The people of the United States have a special affinity for ‘hero’ stories. When the story of Pat Tillman first saturated into the general public, names like ‘hero’, ‘real American’ and ‘idol’ were thrown around. The fact of the matter is, through the documentary “The Tillman Story,” his family finally gets to go into depth on who he was, what he did, and what they went through trying to piece together his death in Afghanistan.
At times deeply moving, sad and confusing as to the events which occurred, the film shows that Tillman’s death needed to be corrected before his life story could be properly told.
The All-American football player, Tillman played for the Arizona Cardinals and suddenly, and without a public explanation, he left his NFL contract to join the army in 2002. In 2004 he was killed by fratricide (friendly fire), and thus sparked off a story from the army and the government which would turn out to be partly fabricated, incomplete and generally dishonest. In the documentary, we hear from his mother, brothers, father and some of the men he fought next to in Afghanistan and Iraq. The footage of Tillman’s memorial is gut-wrenching, as his brother speaks about him and tries to hold it together, failing miserably. Even though there are sad moments, the majority of the film will leave the audience curious to hear what really happened that day in Afghanistan, and to what lengths the government went to in covering it up.
The interviews have sincerity to them, especially when it comes to Tillman’s family who seem to have been there and back with the pain, suffering and frustration that stemmed from his death.
Tillman’s death was first reported to his family with very little detail from the army, except that his convoy was ambushed, and in the mix, he was killed by friendly fire. As Tillman’s mother digs through the piles of documents the family was given, she starts to uncover that there was more to the story. The murky account given which questions whether the convoy was even attacked at all is connected to the government’s desperate attempt to garner public support for the war in the Middle East, using him as a symbol for the government’s own political goals and purposes at that time.
Tillman’s mother shows her persistence over the years to find out the real story of his demise, and it is a testament to her love for her son and is truly touching and heartbreaking to see.
The overwhelming sentiment of the film is that Tillman was generally just a decent well-grounded guy, and good hearted to boot. Despite his sports-centered life, he was also well read and intelligent, good looking and cared immensely for his family. He married his high school sweetheart, had an affinity for risk taking that played a part in his football career and enlistment in the army. It seems the documentary is painting an unrealistic picture of an all-around perfect guy, but his family insists he also had flaws, even though they never spell out exactly what these were.

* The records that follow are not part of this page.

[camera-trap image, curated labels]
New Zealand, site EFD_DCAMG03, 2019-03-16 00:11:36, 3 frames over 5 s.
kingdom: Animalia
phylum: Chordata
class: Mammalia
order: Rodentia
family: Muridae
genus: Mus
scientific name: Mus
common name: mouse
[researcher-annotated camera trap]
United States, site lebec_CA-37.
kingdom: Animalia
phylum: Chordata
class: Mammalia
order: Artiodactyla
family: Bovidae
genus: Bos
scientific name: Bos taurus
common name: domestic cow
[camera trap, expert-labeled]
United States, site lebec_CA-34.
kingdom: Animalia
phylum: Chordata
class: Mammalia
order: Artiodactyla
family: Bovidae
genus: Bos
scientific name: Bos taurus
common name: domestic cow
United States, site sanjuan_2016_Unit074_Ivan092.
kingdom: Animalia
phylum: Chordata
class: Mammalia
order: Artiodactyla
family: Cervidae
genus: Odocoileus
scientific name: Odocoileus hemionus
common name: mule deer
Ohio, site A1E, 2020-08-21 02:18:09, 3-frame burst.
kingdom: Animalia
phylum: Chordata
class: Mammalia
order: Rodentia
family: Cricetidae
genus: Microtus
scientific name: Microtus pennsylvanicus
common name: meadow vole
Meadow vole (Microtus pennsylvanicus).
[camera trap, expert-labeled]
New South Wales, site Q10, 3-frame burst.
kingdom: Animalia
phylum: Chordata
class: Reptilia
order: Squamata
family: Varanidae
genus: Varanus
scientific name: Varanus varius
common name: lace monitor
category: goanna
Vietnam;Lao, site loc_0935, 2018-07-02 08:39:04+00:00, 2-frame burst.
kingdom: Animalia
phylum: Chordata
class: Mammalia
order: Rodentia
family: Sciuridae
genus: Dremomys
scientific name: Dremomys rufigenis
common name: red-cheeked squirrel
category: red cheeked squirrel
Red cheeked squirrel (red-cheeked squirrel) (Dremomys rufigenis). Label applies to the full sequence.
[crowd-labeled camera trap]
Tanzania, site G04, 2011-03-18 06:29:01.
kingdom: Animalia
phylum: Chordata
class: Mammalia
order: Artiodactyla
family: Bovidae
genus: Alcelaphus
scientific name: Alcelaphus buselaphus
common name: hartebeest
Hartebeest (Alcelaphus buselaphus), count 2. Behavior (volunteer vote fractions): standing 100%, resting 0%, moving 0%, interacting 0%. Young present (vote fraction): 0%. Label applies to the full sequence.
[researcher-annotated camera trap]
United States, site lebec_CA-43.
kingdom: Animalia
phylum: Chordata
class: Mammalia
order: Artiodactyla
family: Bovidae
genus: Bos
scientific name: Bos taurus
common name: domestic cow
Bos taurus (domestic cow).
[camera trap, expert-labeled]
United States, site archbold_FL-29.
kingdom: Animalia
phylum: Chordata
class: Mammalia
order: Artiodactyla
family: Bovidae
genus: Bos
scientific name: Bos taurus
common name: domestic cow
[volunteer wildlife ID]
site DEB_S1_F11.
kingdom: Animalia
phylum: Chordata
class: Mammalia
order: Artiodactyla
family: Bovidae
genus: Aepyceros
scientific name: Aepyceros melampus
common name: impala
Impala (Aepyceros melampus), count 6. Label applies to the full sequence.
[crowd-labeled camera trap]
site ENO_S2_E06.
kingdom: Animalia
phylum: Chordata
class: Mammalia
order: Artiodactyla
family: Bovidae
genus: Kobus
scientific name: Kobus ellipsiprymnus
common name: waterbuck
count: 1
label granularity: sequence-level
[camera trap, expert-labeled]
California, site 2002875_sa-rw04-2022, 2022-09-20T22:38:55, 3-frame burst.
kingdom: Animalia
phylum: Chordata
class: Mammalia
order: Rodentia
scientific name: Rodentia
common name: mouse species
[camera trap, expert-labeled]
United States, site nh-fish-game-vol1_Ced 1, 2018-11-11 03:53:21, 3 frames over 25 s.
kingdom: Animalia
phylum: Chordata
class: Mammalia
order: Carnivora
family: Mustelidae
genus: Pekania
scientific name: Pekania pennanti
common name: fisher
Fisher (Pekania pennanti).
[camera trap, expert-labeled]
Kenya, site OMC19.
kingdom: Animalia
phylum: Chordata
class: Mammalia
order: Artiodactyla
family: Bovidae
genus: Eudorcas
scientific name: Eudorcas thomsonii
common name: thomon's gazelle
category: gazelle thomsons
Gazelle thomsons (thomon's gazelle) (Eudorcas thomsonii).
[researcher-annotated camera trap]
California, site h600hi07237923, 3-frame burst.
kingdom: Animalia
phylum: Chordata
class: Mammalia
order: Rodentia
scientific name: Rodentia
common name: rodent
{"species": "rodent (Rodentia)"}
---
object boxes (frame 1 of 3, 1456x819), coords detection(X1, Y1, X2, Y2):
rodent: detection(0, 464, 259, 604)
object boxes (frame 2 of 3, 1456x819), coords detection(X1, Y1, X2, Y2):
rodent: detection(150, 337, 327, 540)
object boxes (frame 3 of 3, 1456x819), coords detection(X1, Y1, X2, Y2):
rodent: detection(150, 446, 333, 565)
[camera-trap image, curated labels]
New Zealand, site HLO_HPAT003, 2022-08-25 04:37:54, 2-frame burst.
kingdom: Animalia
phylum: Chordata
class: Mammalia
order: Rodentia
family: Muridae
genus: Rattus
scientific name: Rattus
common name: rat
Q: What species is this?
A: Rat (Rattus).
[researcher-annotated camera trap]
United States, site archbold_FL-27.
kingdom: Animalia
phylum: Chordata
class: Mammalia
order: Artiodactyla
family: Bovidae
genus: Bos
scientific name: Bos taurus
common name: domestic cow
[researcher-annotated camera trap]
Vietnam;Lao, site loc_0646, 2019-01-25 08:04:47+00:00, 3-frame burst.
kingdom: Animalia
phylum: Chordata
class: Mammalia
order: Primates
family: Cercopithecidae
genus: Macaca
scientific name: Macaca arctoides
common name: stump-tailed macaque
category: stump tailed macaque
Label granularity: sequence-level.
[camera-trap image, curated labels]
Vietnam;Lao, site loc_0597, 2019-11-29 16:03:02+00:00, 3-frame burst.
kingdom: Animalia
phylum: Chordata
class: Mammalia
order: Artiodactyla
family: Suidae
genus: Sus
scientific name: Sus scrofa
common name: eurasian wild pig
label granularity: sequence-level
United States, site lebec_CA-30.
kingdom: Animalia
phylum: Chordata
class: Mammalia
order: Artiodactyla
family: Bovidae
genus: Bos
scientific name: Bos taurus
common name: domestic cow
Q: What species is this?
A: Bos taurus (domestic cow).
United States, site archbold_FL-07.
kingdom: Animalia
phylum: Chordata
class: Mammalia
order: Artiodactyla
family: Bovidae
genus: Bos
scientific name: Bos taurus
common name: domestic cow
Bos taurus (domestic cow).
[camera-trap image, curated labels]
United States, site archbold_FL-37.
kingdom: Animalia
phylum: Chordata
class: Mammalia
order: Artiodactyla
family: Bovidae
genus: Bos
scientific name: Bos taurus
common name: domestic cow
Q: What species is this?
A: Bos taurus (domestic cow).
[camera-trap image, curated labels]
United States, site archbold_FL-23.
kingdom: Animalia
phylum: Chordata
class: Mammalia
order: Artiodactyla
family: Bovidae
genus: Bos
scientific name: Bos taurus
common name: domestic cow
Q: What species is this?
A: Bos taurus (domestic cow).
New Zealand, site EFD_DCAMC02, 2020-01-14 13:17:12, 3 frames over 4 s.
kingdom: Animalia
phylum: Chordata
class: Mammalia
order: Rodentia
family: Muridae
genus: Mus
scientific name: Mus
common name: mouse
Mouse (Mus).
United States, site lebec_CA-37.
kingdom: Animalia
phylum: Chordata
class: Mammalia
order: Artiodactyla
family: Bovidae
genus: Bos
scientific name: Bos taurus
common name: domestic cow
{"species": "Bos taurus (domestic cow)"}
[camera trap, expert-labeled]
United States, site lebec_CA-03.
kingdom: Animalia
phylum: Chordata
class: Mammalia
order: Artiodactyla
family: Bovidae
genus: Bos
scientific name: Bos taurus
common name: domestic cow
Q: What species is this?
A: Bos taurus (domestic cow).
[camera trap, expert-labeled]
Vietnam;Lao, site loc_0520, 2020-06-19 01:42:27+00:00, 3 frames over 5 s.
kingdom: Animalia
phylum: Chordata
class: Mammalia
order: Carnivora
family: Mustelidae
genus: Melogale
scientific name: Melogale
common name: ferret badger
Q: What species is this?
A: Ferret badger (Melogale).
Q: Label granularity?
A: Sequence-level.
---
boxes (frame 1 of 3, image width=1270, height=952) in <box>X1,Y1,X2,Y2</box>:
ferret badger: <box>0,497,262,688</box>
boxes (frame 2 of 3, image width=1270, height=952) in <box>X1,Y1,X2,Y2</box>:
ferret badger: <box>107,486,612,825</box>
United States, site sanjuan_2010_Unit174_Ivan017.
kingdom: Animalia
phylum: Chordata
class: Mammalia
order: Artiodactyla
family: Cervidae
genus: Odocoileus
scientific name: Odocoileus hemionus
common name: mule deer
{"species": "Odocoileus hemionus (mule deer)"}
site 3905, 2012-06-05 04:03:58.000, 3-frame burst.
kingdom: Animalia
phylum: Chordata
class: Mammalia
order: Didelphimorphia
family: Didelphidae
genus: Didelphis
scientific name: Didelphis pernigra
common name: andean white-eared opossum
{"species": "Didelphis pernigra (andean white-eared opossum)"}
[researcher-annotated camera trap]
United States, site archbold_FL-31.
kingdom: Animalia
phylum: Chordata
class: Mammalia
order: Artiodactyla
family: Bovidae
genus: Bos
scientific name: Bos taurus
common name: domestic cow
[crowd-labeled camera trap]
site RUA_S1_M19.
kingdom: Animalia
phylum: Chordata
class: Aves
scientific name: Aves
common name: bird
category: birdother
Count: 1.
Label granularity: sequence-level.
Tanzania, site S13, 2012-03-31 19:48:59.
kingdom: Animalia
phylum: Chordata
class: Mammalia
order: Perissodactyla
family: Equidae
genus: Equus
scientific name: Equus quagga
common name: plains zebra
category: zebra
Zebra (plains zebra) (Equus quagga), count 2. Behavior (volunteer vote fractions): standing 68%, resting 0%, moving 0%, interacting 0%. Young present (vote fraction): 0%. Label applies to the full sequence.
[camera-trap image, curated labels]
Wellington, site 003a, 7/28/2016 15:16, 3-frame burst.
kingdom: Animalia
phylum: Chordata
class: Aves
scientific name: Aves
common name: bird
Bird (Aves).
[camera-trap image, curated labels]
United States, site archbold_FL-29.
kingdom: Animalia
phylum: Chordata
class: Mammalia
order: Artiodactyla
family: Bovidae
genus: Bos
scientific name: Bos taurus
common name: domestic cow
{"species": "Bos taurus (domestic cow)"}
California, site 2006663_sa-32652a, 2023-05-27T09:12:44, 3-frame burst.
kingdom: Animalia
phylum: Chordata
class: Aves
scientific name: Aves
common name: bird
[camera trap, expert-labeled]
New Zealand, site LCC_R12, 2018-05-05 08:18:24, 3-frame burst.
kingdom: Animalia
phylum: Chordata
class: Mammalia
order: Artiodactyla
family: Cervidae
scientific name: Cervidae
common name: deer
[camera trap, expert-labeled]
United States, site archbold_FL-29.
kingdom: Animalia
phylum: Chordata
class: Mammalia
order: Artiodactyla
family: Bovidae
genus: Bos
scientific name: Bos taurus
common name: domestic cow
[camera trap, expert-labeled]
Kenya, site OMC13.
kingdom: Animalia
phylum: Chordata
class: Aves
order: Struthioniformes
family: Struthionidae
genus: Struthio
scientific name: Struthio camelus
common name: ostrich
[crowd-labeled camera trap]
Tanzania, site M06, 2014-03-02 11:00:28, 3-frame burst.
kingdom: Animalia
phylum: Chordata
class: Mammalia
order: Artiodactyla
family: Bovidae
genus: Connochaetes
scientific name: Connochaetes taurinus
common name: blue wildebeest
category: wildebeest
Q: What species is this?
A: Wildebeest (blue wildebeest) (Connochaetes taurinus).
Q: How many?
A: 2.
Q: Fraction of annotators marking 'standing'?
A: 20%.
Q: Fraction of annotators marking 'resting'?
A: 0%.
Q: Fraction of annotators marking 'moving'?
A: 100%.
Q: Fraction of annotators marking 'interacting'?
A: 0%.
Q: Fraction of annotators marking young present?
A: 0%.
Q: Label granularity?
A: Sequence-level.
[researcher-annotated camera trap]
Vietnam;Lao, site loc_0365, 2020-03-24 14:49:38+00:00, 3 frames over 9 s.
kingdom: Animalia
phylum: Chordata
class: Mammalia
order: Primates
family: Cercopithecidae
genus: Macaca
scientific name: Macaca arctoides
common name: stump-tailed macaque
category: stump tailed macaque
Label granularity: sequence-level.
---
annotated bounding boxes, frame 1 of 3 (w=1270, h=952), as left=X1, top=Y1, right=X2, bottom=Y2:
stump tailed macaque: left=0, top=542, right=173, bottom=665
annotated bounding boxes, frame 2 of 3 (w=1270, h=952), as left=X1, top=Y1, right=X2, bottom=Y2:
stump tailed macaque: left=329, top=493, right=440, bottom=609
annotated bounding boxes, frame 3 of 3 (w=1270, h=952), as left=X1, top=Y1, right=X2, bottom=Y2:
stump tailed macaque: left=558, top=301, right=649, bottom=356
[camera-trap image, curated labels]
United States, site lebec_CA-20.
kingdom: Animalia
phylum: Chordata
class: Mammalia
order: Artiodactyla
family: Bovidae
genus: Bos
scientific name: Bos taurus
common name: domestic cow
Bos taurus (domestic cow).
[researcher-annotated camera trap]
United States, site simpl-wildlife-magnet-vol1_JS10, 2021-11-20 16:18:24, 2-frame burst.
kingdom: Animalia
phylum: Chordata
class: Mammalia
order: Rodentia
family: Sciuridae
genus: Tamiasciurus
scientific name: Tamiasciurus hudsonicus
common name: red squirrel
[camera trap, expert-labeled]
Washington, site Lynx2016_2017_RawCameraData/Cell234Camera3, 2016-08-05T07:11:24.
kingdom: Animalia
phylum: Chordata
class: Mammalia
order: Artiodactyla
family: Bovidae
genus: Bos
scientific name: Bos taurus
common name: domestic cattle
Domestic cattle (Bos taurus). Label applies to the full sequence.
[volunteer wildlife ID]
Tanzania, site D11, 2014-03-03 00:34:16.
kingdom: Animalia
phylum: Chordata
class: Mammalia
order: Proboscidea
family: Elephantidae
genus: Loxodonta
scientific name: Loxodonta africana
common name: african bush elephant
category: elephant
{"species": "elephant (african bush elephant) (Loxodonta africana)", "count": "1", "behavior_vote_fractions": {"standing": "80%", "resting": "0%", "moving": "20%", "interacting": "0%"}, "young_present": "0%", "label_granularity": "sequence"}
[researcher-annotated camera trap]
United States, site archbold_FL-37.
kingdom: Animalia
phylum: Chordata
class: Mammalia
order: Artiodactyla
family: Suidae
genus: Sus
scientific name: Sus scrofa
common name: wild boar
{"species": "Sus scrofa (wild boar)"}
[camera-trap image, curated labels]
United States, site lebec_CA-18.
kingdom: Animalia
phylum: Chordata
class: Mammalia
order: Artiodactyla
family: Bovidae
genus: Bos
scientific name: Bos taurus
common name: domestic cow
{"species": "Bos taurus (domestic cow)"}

The closing scenes of the film show just how far the government will go with their attempts to not admit fault in any way for Tillman’s death or their cover-up attempts. There is a cringe-worthy court scene that will not long be forgotten which captures the true impossibility of trying to get the government to rectify their disrespect for Tillman as a man and a soldier. It is frustrating and infuriating to watch, and ultimately, the story of his death never gets complete clarity and explanation. Even though the details are never totally sorted, his family seems to get some closure by paying tribute to Tillman as the real person he was, instead of the political symbol and patriotic idol that the government and the U.S. citizens tried to turn him into.